Text excerpt:
You Deserve A Break Today
Look for the Golden Arches!
McDonald’s is your kind of place
You deserve a break today
We do it all for you
Nobody makes your day like McDonald’s can
It’s a good time for the great taste of McDonald’s
It’s Mac Tonight
What you want is what you get
Have you had your break today?
Did somebody say McDonald’s?
Put A Smile On
I’m lovin’ it
My first job was giving birthday parties and tours at McDonalds when I was fifteen years old. By the time I retired from the Golden Arches (at the ripe old age of 17) I was working for a McDonald's franchise owner in the Marketing Department for his five stores. Many things have changed over the years for McDonald's (slogans)and myself (career path). But you know what hasn’t? The hamburgers. Did you know that the basic McDonald’s hamburger hasn’t changed much since the 1950s. It is easy to see that the McDonald’s formula, the one from way back in the beginning, hasn’t changed much. The bun, the burger, the pickle, the onions, the ketchup, the mustard. It was all there. And it still looks exactly the same. I find comfort in consistency, don't you?

Data to examine:

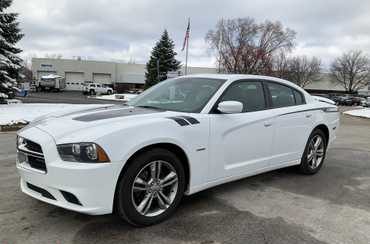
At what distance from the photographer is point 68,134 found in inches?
108

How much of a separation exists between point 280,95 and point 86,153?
3.07m

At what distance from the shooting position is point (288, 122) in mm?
4371

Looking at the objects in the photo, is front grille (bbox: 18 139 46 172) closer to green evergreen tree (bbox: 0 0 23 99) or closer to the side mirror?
the side mirror

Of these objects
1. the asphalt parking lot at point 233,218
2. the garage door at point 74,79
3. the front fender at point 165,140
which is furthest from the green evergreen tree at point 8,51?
the garage door at point 74,79

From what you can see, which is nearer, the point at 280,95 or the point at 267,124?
the point at 267,124

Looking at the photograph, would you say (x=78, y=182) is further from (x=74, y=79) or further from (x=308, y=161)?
(x=74, y=79)

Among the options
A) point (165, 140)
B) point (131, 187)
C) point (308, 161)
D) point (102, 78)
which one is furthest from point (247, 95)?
point (102, 78)

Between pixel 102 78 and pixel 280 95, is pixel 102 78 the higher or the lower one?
the higher one

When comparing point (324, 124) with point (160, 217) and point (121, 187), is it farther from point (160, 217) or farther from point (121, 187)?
point (121, 187)

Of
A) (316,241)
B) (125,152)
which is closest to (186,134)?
(125,152)

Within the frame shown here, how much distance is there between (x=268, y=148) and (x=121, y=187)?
2.17 m

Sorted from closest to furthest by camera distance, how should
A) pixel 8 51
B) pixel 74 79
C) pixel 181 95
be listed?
pixel 181 95 → pixel 8 51 → pixel 74 79

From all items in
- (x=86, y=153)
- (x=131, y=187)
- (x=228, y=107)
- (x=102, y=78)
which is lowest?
(x=131, y=187)

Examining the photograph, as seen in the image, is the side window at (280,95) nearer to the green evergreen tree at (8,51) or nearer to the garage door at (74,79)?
the green evergreen tree at (8,51)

Assignment 1: Copy out the part of the McDonald's text that opens with the words containing "McDonald’s is your" and closes with "somebody say McDonald’s?".
Assignment 2:
Using the McDonald's text, decide whether each statement agrees with it. Answer yes or no for each and quote the words that decide it.
(a) The writer began working at McDonald's at age fifteen.
(b) The franchise owner the writer worked for had ten stores.
(c) The basic McDonald's hamburger has changed a great deal since the 1950s.
Assignment 3: List every part of the hamburger that the McDonald's text names.

Task response 1:
McDonald’s is your kind of place
You deserve a break today
We do it all for you
Nobody makes your day like McDonald’s can
It’s a good time for the great taste of McDonald’s
It’s Mac Tonight
What you want is what you get
Have you had your break today?
Did somebody say McDonald’s?

Task response 2:
(a) Yes: "My first job was giving birthday parties and tours at McDonalds when I was fifteen years old."
(b) No: "I was working for a McDonald's franchise owner in the Marketing Department for his five stores."
(c) No: "the basic McDonald’s hamburger hasn’t changed much since the 1950s."

Task response 3: bun, burger, pickle, onions, ketchup, mustard